We also investigated the effects of methyl-β cyclodextrin (MβCD), a chemical that extracts cholesterol from cells, to see if this would disrupt UMB18 antiviral activity. Initially, A549-ACE2 cells were treated with a range of concentrations between 39 and 5,000 µg/mL to investigate toxicity. The higher concentrations resulted in cell death based on automated counting of nuclei in a 96-well plate format (Fig. 6D). At 625 µg/mL and lower, there were no signs of toxicity. A549-ACE2 cells were then infected with SARS-CoV-2 at MOI 3 and treated with MβCD at noncytotoxic concentrations. At 24 hours post-infection, cells were fixed and immunofluorescently labeled for the viral N protein and high content imaged to determine the percentage infection. Figure 6E demonstrates that MβCD has some level of antiviral activity with 625, 312.5, and 156.25 µg/mL causing roughly 30%–40% fewer infected cells compared to DMSO-treated cells. However, at 39 µg/mL, there was no antiviral activity from MβCD alone. We, therefore, combined 39 µg/mL MβCD with 10 µM UMB18 to investigate whether extracting cholesterol from cells treated with UMB18 would reduce the antiviral activity. Figure 6F demonstrates that UMB18 is a potent inhibitor, reducing percentage infection by about 90% compared to DMSO-treated control cells. When combined with MβCD, the percentage inhibition is approximately 40%, demonstrating that MβCD significantly reduced the antiviral activity of UMB18. These data demonstrate that reduced expression of the Scap or Srebf genes or cholesterol extraction from cells significantly reduced the antiviral activity of UMB18, pointing toward increased cholesterol being the antiviral mechanism of action for UMB18.

DISCUSSION

We have identified the SKI complex as a potential host-directed antiviral drug target (1) and determined that the novel compound, UMB18, specifically binds to its in silico predicted target, SKIC8. RNA transcriptomics, validated by qRT-PCR, demonstrated that UMB18 treatment caused significant upregulation of genes involved in the mevalonate pathway, and this corresponded to an increase in total cellular cholesterol (Fig. 1 and 2). Interestingly, these results were in the context of media supplemented with fetal bovine serum, which contains cholesterol that can inhibit activation of the mevalonate pathway through a negative feedback loop. We found that cells cultured in serum-free media activated the mevalonate pathway, and UMB18 had minimal additive effect (Fig. 3). We propose that UMB18 cannot further increase signaling to the already active pathway. However, we cannot rule out alternative hypotheses that UMB18 may be modified by components of serum, may not be effectively taken into cells in the absence of serum, or may have impacts on roles adjacent to the mevalonate pathway such as protein prenylation. We do suspect some of these may have a role since virus replication is attenuated in serum-free media, but UMB18 still provides a higher level of inhibition (Fig. 3D). As this compound is further developed, biochemical experiments to look at the impact of serum on its activity will be performed.

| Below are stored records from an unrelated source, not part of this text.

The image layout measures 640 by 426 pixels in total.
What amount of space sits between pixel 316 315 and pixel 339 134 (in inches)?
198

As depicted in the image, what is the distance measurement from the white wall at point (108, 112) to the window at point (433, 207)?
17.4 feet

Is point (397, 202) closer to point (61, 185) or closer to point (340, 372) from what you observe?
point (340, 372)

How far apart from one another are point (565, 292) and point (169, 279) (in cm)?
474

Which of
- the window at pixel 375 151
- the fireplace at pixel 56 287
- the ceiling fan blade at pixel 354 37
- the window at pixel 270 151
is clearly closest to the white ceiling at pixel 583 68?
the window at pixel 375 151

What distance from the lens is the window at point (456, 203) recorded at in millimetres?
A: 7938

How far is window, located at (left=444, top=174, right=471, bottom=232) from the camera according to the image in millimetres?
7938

With the observed increase in the expression of mevalonate pathway genes, we were drawn to the SCAP/SREBP axis as the master regulators of sterol and fatty acid synthesis (11). Depletion of any of Scap, Srebf1, or Srebf2 by siRNA resulted in an attenuation of UMB18-induced upregulation of mevalonate pathway genes, indicating that the UMB18 effect is through this canonical signaling pathway (Fig. 5). Crucially, the antiviral activity of UMB18 against SARS-CoV-2 was markedly decreased when Scap or Srebf genes were depleted from cells, arguing that the increased expression of mevalonate pathway genes is essential for antiviral activity (Fig. 6). Consistently, extraction of cellular cholesterol using MβCD also attenuated the antiviral activity of UMB18, reinforcing the importance of increased cellular cholesterol in mediating antiviral activity (Fig. 6).

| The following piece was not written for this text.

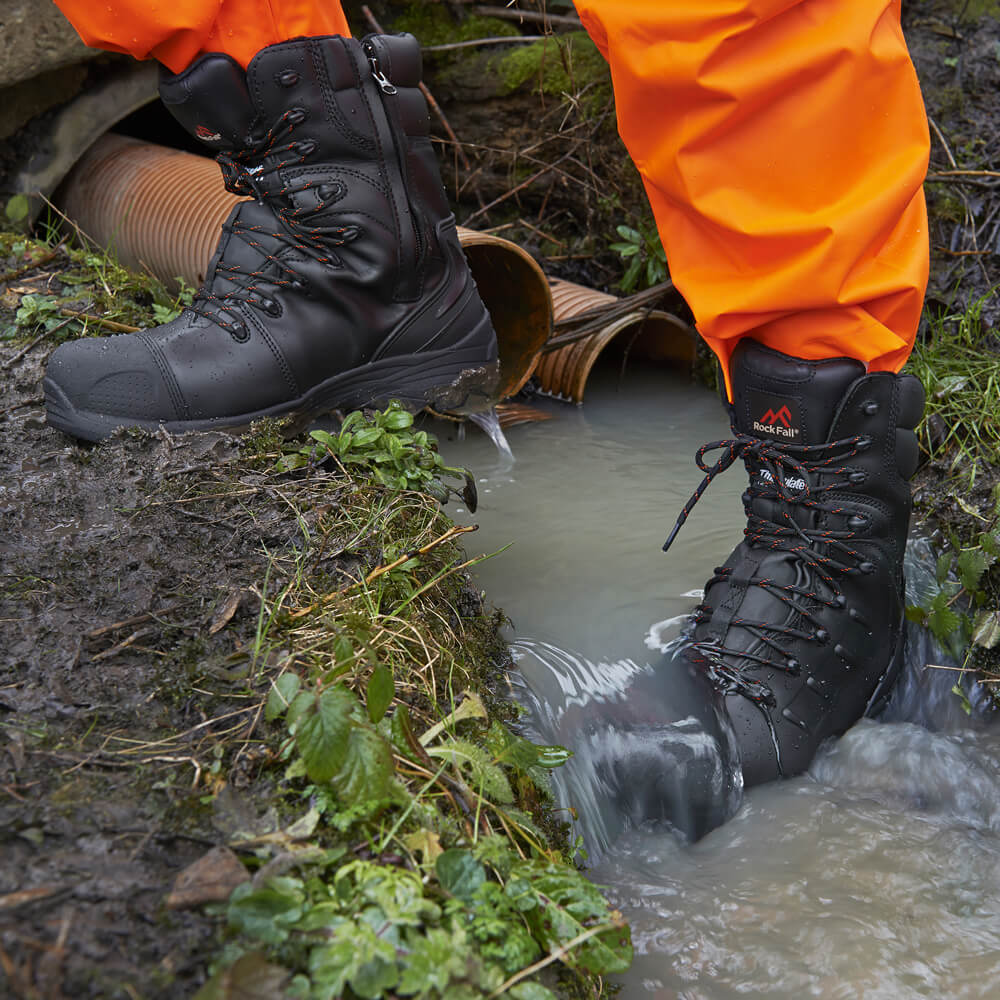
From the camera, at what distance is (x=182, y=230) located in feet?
10.5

Our findings collectively reveal that UMB18 binds the SKI complex and activates SREBP-mediated gene expression, leading to an increase in cellular cholesterol, which is crucial for antiviral efficacy of the compound. We have shown that UMB18 and similar SKI-targeting compounds exhibit broad-spectrum activity against enveloped viruses, including coronaviruses, orthomyxoviruses, and filoviruses (1), all of which rely on manipulation of cellular membranes for efficient replication. We hypothesize that UMB18-mediated increase in total cellular cholesterol, which causes an increase in membrane rigidity, impedes the ability of these viruses to manipulate membranes and thus disrupts efficient replication.

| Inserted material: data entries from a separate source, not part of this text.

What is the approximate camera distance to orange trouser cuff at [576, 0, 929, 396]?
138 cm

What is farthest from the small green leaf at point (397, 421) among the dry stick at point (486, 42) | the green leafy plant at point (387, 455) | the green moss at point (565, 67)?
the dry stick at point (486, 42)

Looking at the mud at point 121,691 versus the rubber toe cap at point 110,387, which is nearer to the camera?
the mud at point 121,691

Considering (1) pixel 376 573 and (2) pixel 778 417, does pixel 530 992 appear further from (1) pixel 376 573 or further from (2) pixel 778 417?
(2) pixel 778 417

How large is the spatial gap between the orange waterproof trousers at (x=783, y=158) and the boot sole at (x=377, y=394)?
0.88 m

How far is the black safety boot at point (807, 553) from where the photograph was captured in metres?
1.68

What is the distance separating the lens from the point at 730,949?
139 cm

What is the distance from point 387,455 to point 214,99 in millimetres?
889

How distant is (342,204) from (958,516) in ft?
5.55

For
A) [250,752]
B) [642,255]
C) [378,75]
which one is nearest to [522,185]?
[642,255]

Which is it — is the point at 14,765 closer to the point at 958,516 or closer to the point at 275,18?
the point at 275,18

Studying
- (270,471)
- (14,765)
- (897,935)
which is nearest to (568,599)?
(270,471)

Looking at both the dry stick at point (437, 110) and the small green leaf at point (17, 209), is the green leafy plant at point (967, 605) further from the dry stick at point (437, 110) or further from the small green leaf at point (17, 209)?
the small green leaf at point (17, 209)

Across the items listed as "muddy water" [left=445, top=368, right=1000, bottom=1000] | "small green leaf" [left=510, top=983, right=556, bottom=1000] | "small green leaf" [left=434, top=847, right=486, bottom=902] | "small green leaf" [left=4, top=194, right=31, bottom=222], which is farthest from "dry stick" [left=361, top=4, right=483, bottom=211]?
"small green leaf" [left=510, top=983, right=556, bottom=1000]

Previous studies have suggested SARS-CoV-2 infection may downregulate the expression of mevalonate pathway genes associated with cholesterol synthesis (18, 19). It would, therefore, be reasonable to hypothesize that increasing the expression of these genes would have antiviral activity, in alignment with our data. However, contrasting studies have suggested that SARS-CoV-2 and other coronaviruses cause an increase in lipid metabolism, mediated by the SREBPs (20 –22), and that lowered cellular cholesterol can be antiviral (23, 24). We also present data from our MβCD studies that lowered cellular cholesterol can be antiviral (Fig. 6E). Therefore, we propose that there may be a delicate equilibrium in cholesterol levels, or a “Goldilocks” range of cellular cholesterol necessary to support viral replication. Deviations from this balance, whether through insufficient or excessive cholesterol, disrupt membrane dynamics and adversely affect viral replication. At an organismal level, increased cholesterol usually comes from, or with, various other underlying health conditions that can all impact viral disease pathogenesis. In future work, we intend to further study the role these cellular cholesterol changes have at an organismal level using animal models of UMB18 treatment.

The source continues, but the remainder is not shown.